Nowadays it is not uncommon to see advertisements for ‘mindfulness’ apps on smartphones and on streaming services to help anxious people soothe their troubled minds and to rediscover the benefits of meditation. Of course, we Christians have long had a name for this: Recollection. Recollection is literally the ‘recall’, the returning of ourselves, to ourselves, the returning of our mind and our faculties to the interior life, where God may be found. Whether that is called the deepest part of the heart or the highest part of the mind, that part is the same, no matter the metaphor. Whenever anyone puts himself in this state, or if one is put there, one is dangerously close to having an encounter with the living God. And when anyone begins to give thanks to the One he mysteriously knows inside, a human is dangerously close to touching the source of all joy. This is one reason why the destruction of wonder and play, especially among children, I consider to be especially diabolical: because when children, especially baptized children, loved by an intact family in a sacramental union, experience this fallen garden-paradise with all the awe of their open souls, grace may flow through them as a living spring.
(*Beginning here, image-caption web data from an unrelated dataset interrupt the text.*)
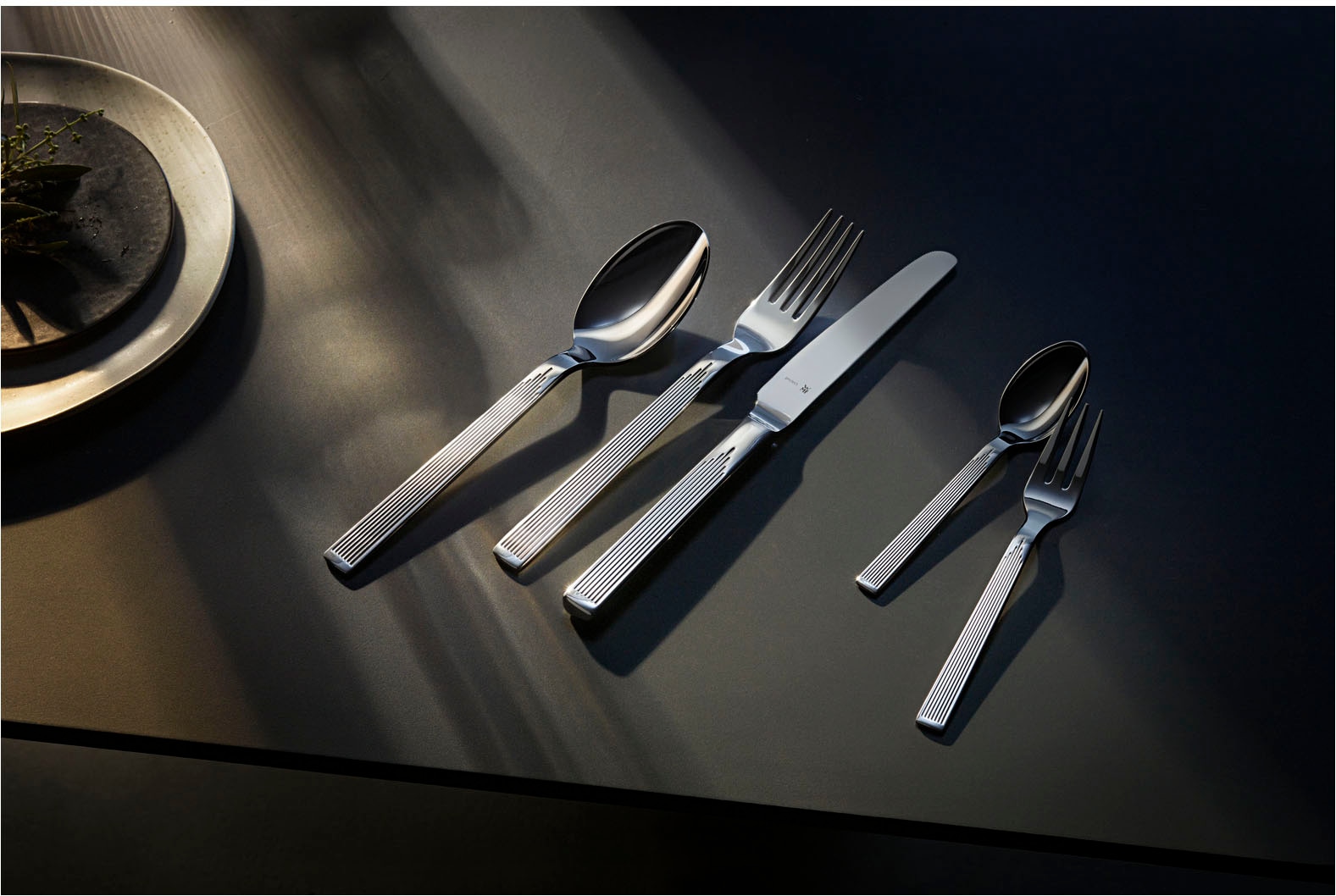 WMF Besteck-Set »Art Deco« ergonomisch, Cromargan protect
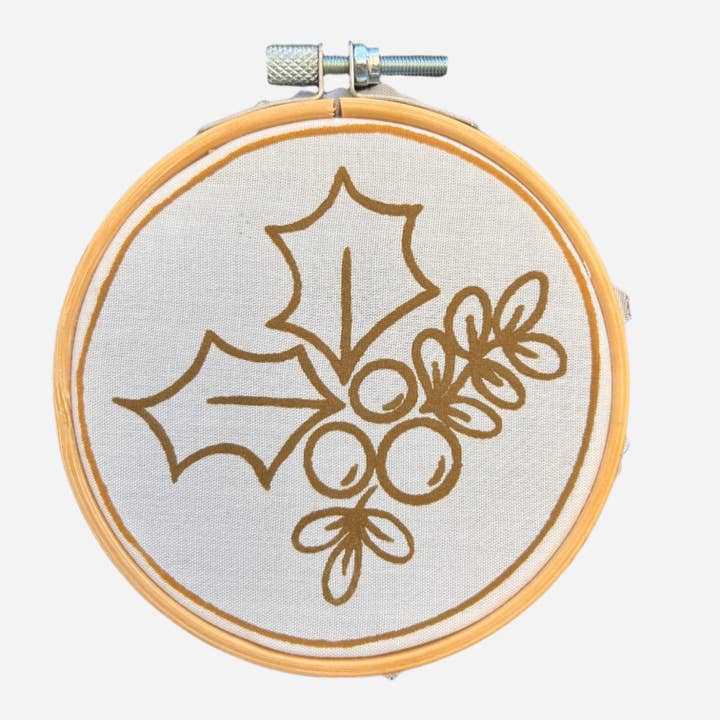 YING Modern Batik - Wholesale DIY craft kit - Mini Batik Christmas Kit6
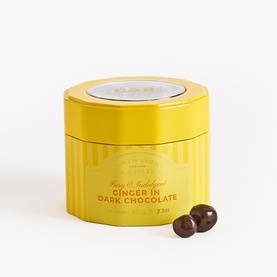 Stem Ginger in Dark Chocolate 350g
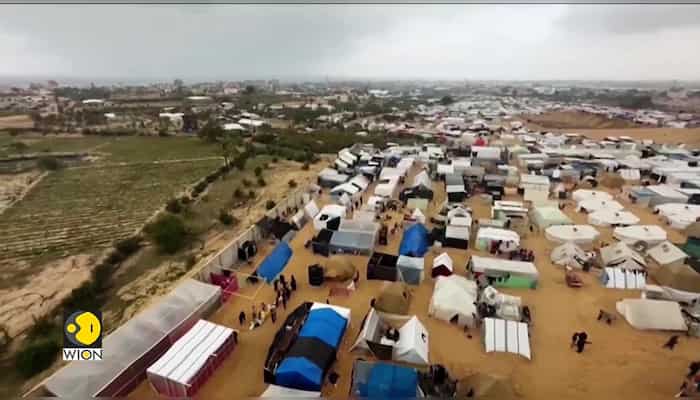 After 'living in the open' who will shelter the displaced Gazans?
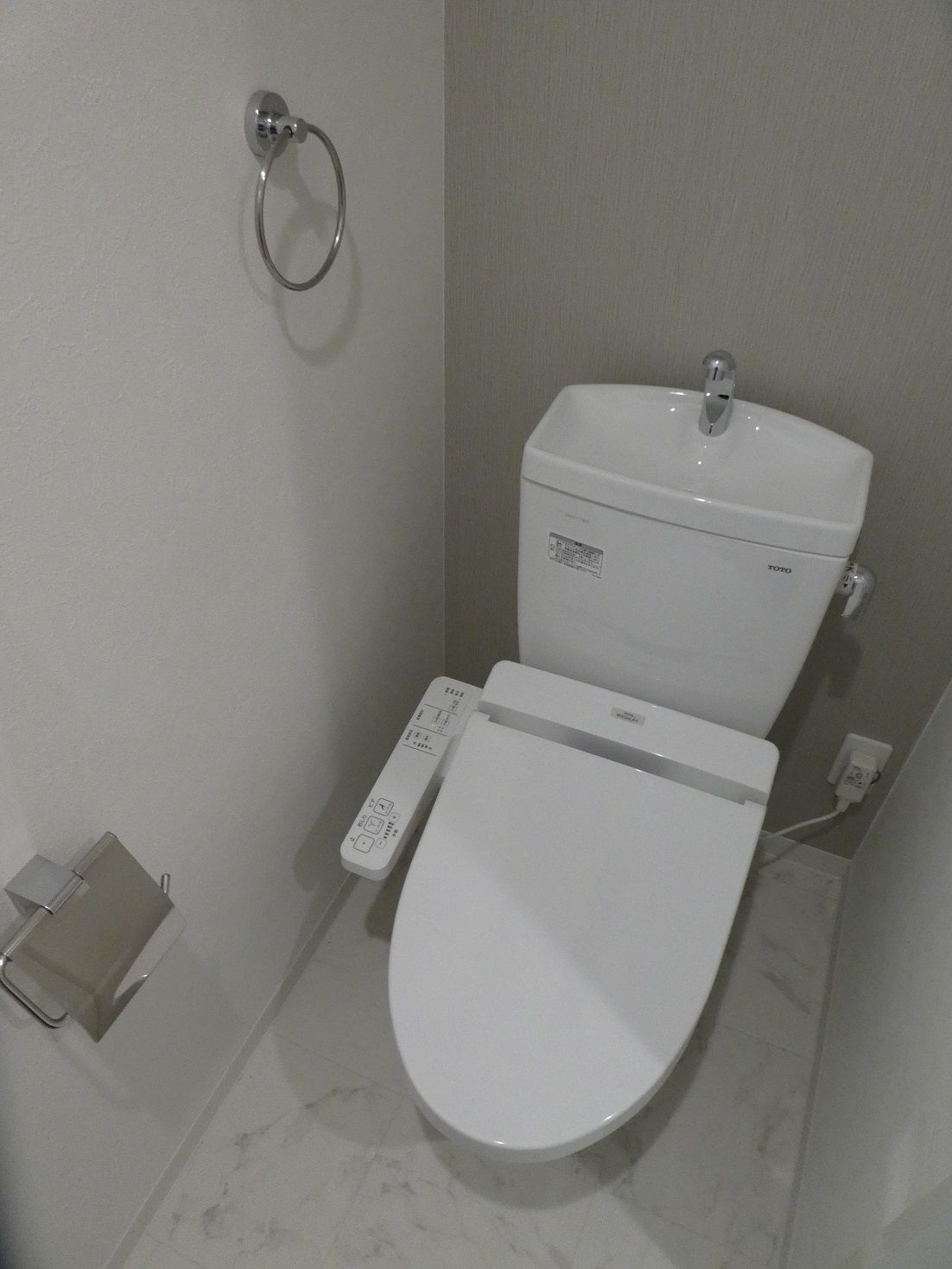 ウェリス花畑のトイレ|シンプルで使いやすいトイレです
Gratitude, to be sure, is good. In fact, it is so important and good, the Church has two Sundays a year dedicated to talking about it. But asking people to be grateful when they simply aren’t is like asking someone who is depressed to “be happy”. At best, you only invite their derision. To change the mind, to change the soul, it is important to change one’s perceptions, and to also change one’s environment. Then, we can look into changing behavior.

To close, I want to mention that I wrote this mini-essay because as much as I comment about heavy affairs in Church and society, I like also to share spiritual thoughts, and hopefully thoughts that elevate our minds and spirits. It is crucially important in times like these that we not become what G.K. Chesterton called “ideologues”, that is, persons who only can focus on one thing, people who are on the road to become, in essence, madmen. In his Orthodoxy, Chesterton wrote that the madman sees the complexity of the world and tries to stuff it in his mind, and his mind, unable to handle it, bursts. In contrast, the poet opens his mind to the world, and becomes enlightened. You and I can see them all around us, these madmen. They are the trolls on internet fora who predictably strike, like spiders, when a piece of prey falls on their psychological web. They are the malcontents who make a living telling you and me whom to hate, and why you should hate them. Then, with our money in hand, they profit from the strife. Above all, in today’s information age, the most dangerous madmen of all are those who claim they can provide us with all the answers we need, but none of the wisdom to interpret it.

To avoid becoming madmen, we must shift our perceptions, and be open to the world-as-experienced, and not to the world-as-imposed, that is, through screens or media. In the world, the natural environment we see and touch, we can act and be acted upon, and that is crucial for embodied creatures who have physical and spiritual needs and aspirations. Gratitude is the great spiritual detoxifier, but we cannot arrive at it until we clear away the obstacles which impede us from receiving the sheer grace of every moment. Awareness of this grace cannot be received through the transmission of a fiber optic cable or a cellular network. It must be received by a searching heart, possessed by the conviction that somewhere, in the treasuries of the soul, a friend, at long last, has broken in.